Franchising - How Could It Fail?
While franchising is widely recognized as a beneficial method of running a profitable business, there are occasions when a franchise does not achieve the success it is expected to. There can be various reasons for this. Some of the primary ones include:
Unrealistic Expectations: It is very natural for new franchisees to have very high expectations for their business. However, most franchises in the case of new businesses might take a few years before turning a profit. It is therefore essential to plan accordingly for the franchise to stand a chance.

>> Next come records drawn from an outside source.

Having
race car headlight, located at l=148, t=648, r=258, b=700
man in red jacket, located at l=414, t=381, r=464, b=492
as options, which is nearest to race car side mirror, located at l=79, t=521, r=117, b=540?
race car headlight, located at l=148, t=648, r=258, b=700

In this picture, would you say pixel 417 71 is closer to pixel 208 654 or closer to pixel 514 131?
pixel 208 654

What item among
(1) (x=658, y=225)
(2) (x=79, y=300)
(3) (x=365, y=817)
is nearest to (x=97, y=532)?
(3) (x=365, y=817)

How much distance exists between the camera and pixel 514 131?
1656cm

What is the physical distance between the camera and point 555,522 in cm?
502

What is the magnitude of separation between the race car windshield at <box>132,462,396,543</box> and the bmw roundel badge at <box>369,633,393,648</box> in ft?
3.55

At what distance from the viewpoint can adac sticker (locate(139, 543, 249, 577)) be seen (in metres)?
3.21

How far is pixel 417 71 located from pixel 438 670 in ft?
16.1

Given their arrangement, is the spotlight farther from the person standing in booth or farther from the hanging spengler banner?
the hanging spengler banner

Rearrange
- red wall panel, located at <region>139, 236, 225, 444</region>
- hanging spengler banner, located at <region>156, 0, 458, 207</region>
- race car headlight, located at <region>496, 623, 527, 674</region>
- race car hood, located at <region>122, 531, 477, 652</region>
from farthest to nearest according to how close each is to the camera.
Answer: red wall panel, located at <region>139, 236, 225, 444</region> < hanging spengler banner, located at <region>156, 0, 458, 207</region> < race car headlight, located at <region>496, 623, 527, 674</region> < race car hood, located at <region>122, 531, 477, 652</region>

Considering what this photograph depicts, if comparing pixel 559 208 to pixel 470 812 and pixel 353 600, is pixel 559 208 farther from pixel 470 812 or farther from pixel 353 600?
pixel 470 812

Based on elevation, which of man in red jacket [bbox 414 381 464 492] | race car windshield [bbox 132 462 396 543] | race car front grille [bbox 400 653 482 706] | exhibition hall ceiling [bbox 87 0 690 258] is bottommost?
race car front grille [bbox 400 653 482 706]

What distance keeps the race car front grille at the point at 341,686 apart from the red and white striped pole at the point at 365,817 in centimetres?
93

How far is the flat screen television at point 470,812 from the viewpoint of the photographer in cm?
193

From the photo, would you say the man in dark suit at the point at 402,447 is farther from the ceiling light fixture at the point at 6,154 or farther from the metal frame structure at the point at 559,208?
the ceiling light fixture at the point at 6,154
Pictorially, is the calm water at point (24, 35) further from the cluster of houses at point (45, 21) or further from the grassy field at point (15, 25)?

Marketing Plan: While well-established and reputed franchisors might help their franchisees with funds and training for implementing marketing and advertising plans, small time franchisors might not possess the funds for this. Since marketing plays an important role in the success of a business, it is the franchisee’s responsibility to ensure that they choose a franchise according to the resources available to them.
Popular Appeal: It is absolutely essential that a franchise is accepted by the public and the product is well liked and accepted for it to succeed. If the business is one that cannot be easily duplicated, then the franchise is most likely to fail. Most franchises are designed so that they are easily duplicated.
Heavy Competition: it is imperative to choose a concept that is unique and has scope for expansion. Otherwise, the franchise may succumb to pressure from competition.
The primary stakeholders of a franchise must take these factors into consideration before even embarking on a franchise.